**YOUR OBJECTIVE**
Turn the lines from the one containing "Is tire (bbox=[881, 345, 900, 365])" through the one containing "195 centimetres" into a JSON list of strings, one string per line, with blank lines omitted.

☆ ☆ ☆ ☆ ☆ ☆ ☆

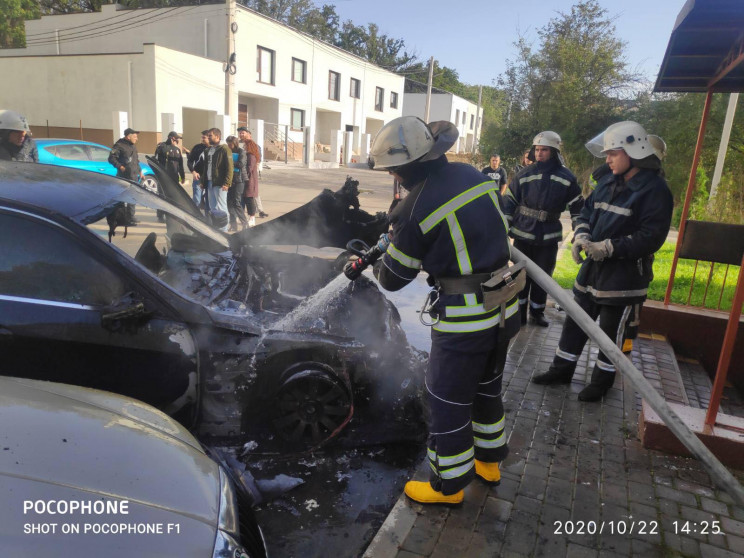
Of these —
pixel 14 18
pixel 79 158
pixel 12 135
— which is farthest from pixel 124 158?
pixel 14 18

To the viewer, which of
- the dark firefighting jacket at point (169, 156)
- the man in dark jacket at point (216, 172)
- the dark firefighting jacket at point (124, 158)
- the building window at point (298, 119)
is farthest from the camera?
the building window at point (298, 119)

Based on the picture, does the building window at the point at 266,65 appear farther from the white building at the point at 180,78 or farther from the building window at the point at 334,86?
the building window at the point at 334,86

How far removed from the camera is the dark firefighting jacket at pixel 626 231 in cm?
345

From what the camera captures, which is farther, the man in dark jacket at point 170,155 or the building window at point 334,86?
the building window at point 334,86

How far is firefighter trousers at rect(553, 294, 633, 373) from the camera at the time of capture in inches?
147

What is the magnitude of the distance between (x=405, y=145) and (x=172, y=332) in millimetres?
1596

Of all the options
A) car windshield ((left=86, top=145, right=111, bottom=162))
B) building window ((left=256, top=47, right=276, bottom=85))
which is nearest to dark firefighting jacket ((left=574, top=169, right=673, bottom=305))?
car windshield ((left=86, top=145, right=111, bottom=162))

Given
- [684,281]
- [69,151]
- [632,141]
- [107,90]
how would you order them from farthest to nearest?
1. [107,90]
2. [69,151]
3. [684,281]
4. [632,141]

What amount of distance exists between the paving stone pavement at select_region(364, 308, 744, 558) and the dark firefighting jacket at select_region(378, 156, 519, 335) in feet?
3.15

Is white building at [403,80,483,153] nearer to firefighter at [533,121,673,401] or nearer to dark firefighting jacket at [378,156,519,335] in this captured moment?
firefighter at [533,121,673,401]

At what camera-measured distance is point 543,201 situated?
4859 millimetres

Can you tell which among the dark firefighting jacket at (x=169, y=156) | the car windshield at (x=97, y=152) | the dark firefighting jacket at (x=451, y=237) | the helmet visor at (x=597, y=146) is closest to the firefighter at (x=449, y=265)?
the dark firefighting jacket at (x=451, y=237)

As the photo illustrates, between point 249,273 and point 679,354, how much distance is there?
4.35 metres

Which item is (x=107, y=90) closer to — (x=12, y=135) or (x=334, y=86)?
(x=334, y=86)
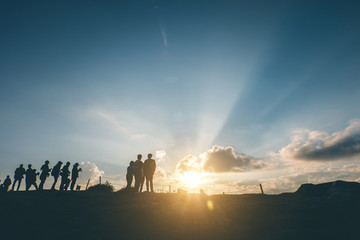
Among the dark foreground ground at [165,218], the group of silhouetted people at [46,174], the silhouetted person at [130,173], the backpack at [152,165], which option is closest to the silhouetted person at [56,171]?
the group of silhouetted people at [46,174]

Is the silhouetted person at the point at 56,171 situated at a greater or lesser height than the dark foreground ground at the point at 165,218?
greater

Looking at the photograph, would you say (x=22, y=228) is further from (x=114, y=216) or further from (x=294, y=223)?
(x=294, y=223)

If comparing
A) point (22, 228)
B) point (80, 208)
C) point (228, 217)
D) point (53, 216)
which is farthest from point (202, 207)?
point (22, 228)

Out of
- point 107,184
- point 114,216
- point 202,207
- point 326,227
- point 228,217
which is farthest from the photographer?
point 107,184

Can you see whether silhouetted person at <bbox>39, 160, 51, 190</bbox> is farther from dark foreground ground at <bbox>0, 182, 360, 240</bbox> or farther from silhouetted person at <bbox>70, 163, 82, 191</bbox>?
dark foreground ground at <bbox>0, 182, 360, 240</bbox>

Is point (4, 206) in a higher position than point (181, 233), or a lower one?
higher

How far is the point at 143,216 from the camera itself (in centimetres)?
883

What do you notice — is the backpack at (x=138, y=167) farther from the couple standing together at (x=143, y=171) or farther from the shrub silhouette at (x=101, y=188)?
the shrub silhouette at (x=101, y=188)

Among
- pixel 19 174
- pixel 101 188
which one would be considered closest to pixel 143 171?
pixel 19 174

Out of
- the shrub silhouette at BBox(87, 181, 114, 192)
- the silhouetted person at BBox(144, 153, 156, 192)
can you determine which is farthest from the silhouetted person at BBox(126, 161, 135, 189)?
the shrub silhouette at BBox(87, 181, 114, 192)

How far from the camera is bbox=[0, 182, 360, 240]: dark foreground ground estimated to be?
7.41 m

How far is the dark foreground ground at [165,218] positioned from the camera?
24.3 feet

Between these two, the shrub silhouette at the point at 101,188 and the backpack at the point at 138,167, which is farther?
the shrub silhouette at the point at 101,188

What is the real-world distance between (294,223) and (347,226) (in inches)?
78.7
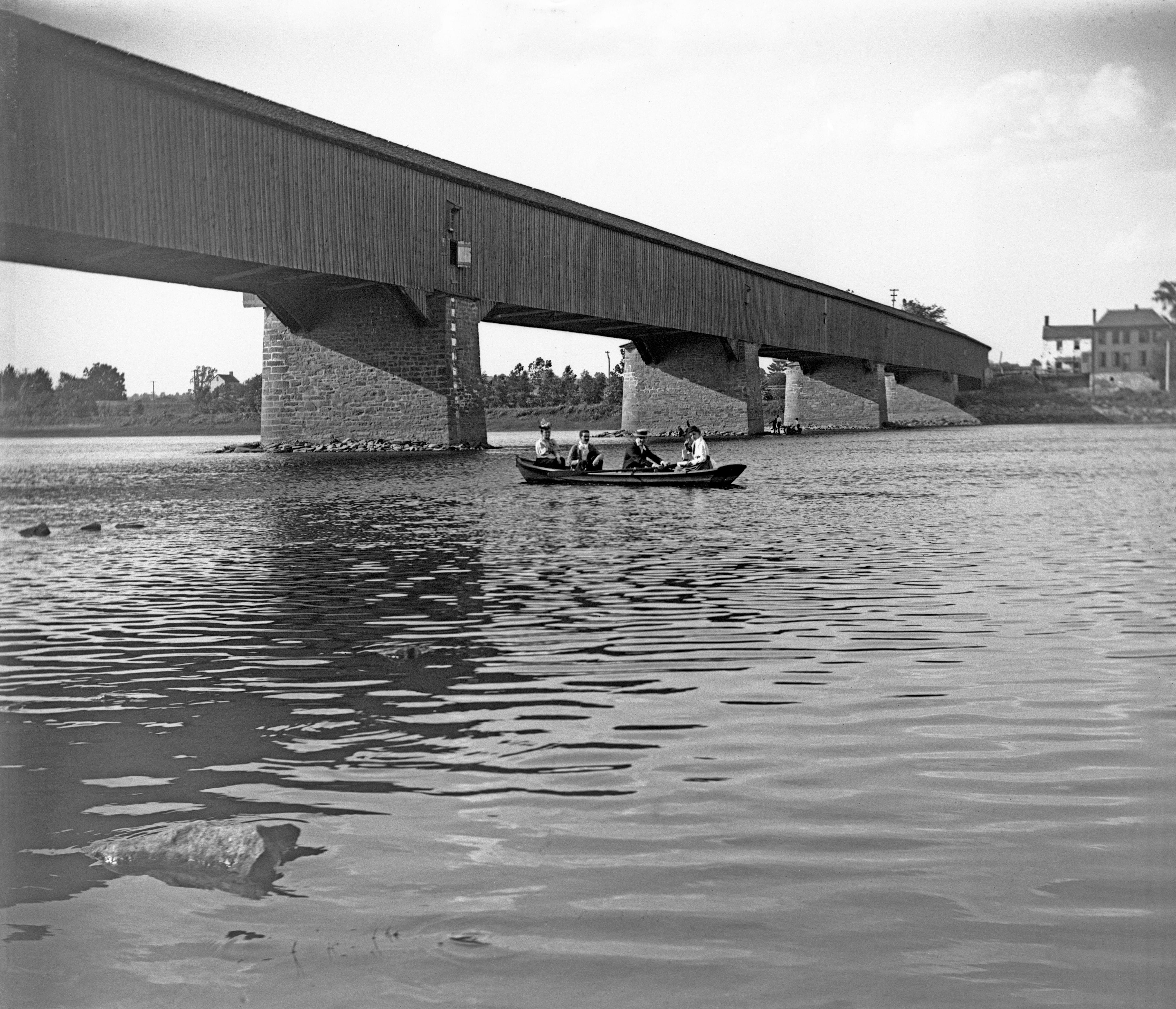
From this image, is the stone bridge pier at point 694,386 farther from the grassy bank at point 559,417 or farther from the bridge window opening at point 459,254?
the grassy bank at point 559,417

☆ ☆ ☆ ☆ ☆ ☆ ☆

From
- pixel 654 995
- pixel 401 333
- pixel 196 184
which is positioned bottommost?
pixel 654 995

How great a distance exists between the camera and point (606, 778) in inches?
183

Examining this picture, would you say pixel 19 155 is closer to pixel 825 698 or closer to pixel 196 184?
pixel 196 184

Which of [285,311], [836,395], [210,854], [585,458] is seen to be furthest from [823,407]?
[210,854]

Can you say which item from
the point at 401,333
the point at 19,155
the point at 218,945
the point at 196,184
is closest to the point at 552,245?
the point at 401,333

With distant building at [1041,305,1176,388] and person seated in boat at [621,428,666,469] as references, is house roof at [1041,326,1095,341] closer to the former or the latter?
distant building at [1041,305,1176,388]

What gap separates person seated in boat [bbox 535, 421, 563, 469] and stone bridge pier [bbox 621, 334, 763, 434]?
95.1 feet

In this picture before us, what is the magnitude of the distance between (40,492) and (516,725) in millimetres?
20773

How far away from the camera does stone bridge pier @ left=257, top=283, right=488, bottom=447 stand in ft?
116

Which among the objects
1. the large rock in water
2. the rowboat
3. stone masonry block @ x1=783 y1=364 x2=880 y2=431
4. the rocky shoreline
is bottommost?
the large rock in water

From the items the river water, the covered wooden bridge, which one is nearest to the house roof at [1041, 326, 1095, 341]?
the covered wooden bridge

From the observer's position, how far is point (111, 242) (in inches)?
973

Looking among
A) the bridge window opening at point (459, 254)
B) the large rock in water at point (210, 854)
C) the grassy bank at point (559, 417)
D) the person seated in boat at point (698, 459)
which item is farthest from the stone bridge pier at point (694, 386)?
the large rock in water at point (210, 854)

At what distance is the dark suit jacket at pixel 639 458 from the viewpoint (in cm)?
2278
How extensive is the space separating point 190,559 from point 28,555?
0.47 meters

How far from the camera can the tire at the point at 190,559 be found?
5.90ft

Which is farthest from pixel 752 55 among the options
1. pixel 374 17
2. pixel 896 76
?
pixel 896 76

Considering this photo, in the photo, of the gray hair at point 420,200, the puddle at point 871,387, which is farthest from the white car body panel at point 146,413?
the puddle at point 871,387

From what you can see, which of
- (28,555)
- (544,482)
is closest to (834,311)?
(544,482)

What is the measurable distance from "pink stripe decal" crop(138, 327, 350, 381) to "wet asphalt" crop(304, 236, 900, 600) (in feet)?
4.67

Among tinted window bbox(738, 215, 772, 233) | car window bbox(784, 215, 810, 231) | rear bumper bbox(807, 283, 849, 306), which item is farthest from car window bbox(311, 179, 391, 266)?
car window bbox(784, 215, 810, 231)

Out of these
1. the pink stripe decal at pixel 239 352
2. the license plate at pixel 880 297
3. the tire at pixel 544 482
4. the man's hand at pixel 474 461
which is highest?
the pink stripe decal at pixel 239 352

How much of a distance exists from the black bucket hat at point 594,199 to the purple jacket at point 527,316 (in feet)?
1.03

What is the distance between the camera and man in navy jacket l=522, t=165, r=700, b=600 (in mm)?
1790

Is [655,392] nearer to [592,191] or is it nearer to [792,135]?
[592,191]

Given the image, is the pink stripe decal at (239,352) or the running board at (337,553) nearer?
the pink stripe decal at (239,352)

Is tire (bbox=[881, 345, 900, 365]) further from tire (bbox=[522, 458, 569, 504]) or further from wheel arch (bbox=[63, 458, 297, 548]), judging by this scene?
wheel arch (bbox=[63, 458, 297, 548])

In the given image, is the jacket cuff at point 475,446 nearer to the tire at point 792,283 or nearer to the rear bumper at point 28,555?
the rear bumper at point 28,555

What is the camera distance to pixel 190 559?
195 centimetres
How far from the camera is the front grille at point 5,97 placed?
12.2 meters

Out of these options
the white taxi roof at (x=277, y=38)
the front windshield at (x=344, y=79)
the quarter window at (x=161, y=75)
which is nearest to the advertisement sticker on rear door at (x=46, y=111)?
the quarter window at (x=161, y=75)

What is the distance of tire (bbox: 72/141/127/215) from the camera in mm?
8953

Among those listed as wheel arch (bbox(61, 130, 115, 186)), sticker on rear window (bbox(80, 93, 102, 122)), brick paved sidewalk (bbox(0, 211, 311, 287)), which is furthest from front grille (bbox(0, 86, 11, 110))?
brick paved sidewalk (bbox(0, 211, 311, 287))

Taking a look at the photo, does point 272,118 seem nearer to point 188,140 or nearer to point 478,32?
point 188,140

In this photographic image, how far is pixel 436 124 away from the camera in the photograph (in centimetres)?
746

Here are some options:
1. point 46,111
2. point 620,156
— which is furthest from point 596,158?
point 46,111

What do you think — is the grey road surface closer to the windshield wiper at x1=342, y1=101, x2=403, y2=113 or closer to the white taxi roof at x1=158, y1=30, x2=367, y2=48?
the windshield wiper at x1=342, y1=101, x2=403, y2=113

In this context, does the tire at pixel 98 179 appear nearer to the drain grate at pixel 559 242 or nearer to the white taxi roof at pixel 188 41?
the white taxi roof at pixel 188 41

☆ ☆ ☆ ☆ ☆ ☆ ☆

**REPLY TO THE TASK**
[
  "Is tire (bbox=[881, 345, 900, 365]) further from tire (bbox=[522, 458, 569, 504]) or further from wheel arch (bbox=[63, 458, 297, 548]), judging by this scene?",
  "wheel arch (bbox=[63, 458, 297, 548])",
  "In the given image, is the jacket cuff at point 475,446 nearer to the tire at point 792,283 or nearer to the rear bumper at point 28,555?",
  "the rear bumper at point 28,555",
  "What is the camera distance to pixel 190 559?",
  "195 centimetres"
]